Le confinement réduisant par essence nos interactions sociales, qu'en est-il des conséquences de l'isolement social sur notre cognition ? On connaît tous les expériences menées dans les années 1960 montrant que les rats placés dans des cages avec un environnement physique et social enrichi avaient un cortex cérébral plus épais que ceux isolés dans des cages standard. Chez l'homme, l'approche des conséquences de l'isolement social se fait à travers 2 dimensions : la solitude est généralement définie comme la dimension subjective de l'isolement social qui lui se réfère aux aspects objectifs du réseau social d'un individu donné, sa taille, la fréquence de ses interactions...

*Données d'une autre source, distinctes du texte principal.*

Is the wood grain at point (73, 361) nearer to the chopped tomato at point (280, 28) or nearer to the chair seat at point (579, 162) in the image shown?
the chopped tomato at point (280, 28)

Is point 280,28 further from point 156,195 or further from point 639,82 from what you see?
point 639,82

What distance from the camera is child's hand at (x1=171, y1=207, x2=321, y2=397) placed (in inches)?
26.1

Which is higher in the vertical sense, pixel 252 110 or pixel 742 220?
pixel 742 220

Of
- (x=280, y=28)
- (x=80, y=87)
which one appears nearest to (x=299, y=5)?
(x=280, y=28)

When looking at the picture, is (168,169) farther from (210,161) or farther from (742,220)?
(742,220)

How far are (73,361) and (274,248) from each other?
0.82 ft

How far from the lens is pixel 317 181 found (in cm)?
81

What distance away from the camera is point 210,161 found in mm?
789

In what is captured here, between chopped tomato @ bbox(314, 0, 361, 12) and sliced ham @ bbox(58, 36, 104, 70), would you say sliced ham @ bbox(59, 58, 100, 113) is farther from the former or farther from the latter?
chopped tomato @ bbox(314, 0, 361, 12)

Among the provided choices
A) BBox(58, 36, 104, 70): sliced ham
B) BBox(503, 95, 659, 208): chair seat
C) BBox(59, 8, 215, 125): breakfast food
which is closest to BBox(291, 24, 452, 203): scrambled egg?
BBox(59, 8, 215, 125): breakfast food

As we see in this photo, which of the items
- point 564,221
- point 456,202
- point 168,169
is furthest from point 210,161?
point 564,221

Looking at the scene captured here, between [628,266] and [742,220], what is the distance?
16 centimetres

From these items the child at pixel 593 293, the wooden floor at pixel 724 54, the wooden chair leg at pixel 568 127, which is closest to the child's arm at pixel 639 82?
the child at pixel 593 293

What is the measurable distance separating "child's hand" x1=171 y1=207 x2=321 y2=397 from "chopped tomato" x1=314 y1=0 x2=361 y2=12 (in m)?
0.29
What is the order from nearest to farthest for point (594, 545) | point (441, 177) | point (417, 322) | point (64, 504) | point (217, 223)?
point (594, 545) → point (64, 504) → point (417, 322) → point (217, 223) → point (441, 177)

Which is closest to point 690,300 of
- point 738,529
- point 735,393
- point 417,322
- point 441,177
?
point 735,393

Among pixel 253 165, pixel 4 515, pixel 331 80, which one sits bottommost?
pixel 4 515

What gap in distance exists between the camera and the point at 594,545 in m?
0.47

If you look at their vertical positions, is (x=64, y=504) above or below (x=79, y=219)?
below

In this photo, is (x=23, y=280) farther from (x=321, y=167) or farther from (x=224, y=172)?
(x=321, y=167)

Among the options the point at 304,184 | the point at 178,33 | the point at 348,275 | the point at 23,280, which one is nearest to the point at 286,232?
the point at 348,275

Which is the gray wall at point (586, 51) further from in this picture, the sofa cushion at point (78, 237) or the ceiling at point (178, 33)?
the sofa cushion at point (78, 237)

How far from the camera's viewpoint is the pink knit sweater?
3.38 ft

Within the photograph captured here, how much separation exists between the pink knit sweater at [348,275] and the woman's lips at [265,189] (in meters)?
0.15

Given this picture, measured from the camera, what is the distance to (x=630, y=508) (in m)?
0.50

Une étude espagnole parue en 2019 s'est intéressée à la cognition de 1 691 sujets âgés de plus de 50 ans et à son évolution sur 3 années en utilisant 2 échelles mesurant respectivement l'intensité du sentiment de solitude et la richesse des interactions familiales et sociales [3]. Des effets propres à la solitude et/ ou à l'isolement social, indépendamment de la dépression, sont retrouvés sur la cognition globale et la mémoire. Certains tests cognitifs mettent en évidence un déclin cognitif plus rapide chez les sujets ayant un fort sentiment de solitude que chez ceux qui ne se sentent pas seuls sur cette période pourtant courte de 3 années. Ces résultats, comme d'autres, documentent la valeur “préventive” du maintien des interactions sociales dans le déclin cognitif physiologique et pathologique, mais dans le contexte actuel nous alertent sur l'impact cognitif de l'isolement social que pourraient favoriser les diverses mesures qui sont appliquées en France et ailleurs pour réduire la circulation du Covid-19 – ­distanciation sociale, limitation des rassemblements familiaux et amicaux, confinement chez soi… –, notamment chez les personnes les plus vulnérables, au premier rang desquelles les personnes âgées, et notamment celles vivant à domicile. Or, à ce jour, on ne dispose que de très peu de travaux objectifs sur les effets neuro­psychiatriques d'un isolement social renforcé et prolongé dans ce type de population. Une étude néerlandaise, réalisée à partir de questionnaires soumis au printemps dernier à 389 sujets vivant à domicile avec une plainte, un déficit cognitif léger (MCI) ou une démence, confirme que 35 % des patients symptomatiques et 25 % des sujets sans troubles cognitifs ont souffert d'un isolement social pendant le confinement [4]. 17 % des patients atteints d'un déficit cognitif léger ou d'une démence et 10 % des sujets avec une plainte mnésique isolée sont restés complètement enfermés chez eux sans aucune sortie ! La sensation de solitude, l'anxiété et la dépression étaient retrouvées chez près de la moitié des patients déficitaires et plus du tiers des sujets sans atteinte cognitive, alors que les 147 aidants également interrogés dans ce travail ont rapporté une aggravation comportementale de leurs proches malades dans 75 % des cas. L'isolement social et la survenue de troubles psychologiques s'avèreraient de véritables ­“drapeaux rouges” suscitant pour cette population la crainte d'une accélération du déclin cognitif.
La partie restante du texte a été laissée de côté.